====== Trecho selecionado ======

Wanderley de Souza, do Jornal do Brasil.
Infelizmente, as preocupações com a situação do processo educacional brasileiro só afloram quando os resultados de avaliações internacionais se tornam públicos. Afinal, a posição brasileira nesta área destoa de outros indicadores, quer sejam de natureza econômica ou mesmo no que se refere à atividade de pesquisa científica e tecnológica. Os últimos dados do Programa Internacional de Avaliação de Alunos (Pisa), organizado pela Organização para a Cooperação e Desenvolvimento Econômico (OCDE), que mede a aptidão dos estudantes de 15 anos na sétima série em leitura, matemática e ciências, mostraram que, apesar de uma pequena melhora em relação à avaliação anterior, continuamos ocupando as últimas posições. Em relação à leitura e a ciências ocupamos a 53a posição, em um total de 65 países avaliados. Em matemática, ocupamos a 57a posição. É sempre bom lembrar que as primeiras posições são ocupadas pela Coreia do Sul, Finlândia, Hong Kong e Cingapura. Cabe ainda registrar que os dados acima indicados se referem a valores médios e que diferenças significativas podem ser detectadas entre os vários estados da Federação bem como entre as escolas públicas e as privadas. No que se refere aos estados, os melhores desempenhos foram encontrados no Distrito Federal, em Santa Catarina, no Rio Grande do Sul, em Minas Gerais e no Paraná. Quanto ao desempenho das escolas, o melhor foi sempre observado nas poucas escolas públicas federais existentes (Colégios de Aplicação das universidades, Colégio Pedro II do Rio de Janeiro, Institutos Federais e Colégios Militares) seguido de perto pelas escolas privadas. Nestes dois universos, os resultados ficaram próximos daqueles encontrados nos países em melhor posição. A situação catastrófica foi detectada nos colégios estaduais e municipais.
Todas as vezes que resultados como os indicados acima são publicados percebe-se uma certa indignação por parte da população. Afinal, o país vem investindo recursos crescentes em educação. Onde estamos errando? Dos resultados publicados, fica claro que temos exemplos de razoável sucesso nas escolas federais e em muitas escolas privadas. Logo, uma primeira medida lógica seria verificar o que se passa nas melhores instituições representativas destes dois universos e implementar um programa corajoso nas escolas estaduais.
Melhorar o processo educacional brasileiro não é tarefa fácil e, muito menos, de resultado rápido. É preciso
paciência e determinação, sem interferências constantes no processo. O próprio relatório da OCDE apresenta duas perguntas que devem ser objeto de análise pelos países que desejam melhorar seu desempenho.

====== Material fornecido ======

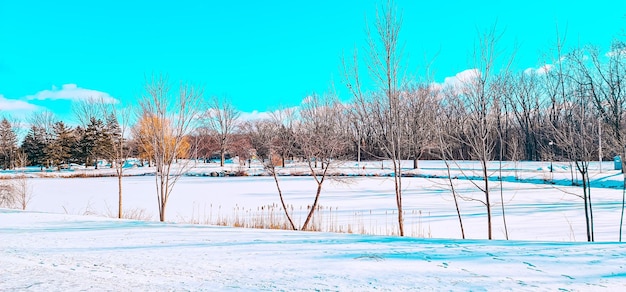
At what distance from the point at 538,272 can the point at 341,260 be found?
1776 millimetres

======

▸ **Tarefas do exercício**:
1. Reescreva de forma mais breve o parágrafo do texto sobre a educação brasileira que começa com "Todas as vezes que resultados", mantendo seus fatos principais.
2. Escreva a continuação do texto sobre a educação brasileira a partir da última frase apresentada.

▸ **Resultados**:
1. Sempre que esses resultados são divulgados, a população se indigna, já que o país vem investindo cada vez mais em educação. Como os dados mostram razoável sucesso nas escolas federais e em muitas escolas privadas, uma primeira medida lógica seria examinar as melhores instituições desses dois universos e implementar um programa corajoso nas escolas estaduais.

2.
A primeira é muito simples e direta: “Como são pagos os professores em comparação com outros trabalhadores de alto nível?”. No que se refere ao ensino público estadual, justamente o mais frágil, a situação é vergonhosa. É fundamental que os governos estaduais, inclusive com o apoio do governo federal, organize um amplo programa de motivação dos professores existentes através de programas de atualização permanente, estímulo a programas de mestrado profissional nas diferentes áreas de ensino, etc, com correspondente melhoria salarial. Esta pode ser feita inicialmente na forma de bolsa, com recursos compartilhados pelos governos federal e estaduais e, logo a seguir, com mudanças significativas no Plano de Cargos e Vencimentos. Estas bolsas poderiam permitir, ainda, a dedicação integral do professor à sua carreira. A Capes, recentemente chamada a participar da melhoria do ensino básico no país e que tem competência e experiência adquirida no apoio aos cursos de pós-graduação, poderia coordenar com relativa facilidade um amplo programa com esta finalidade.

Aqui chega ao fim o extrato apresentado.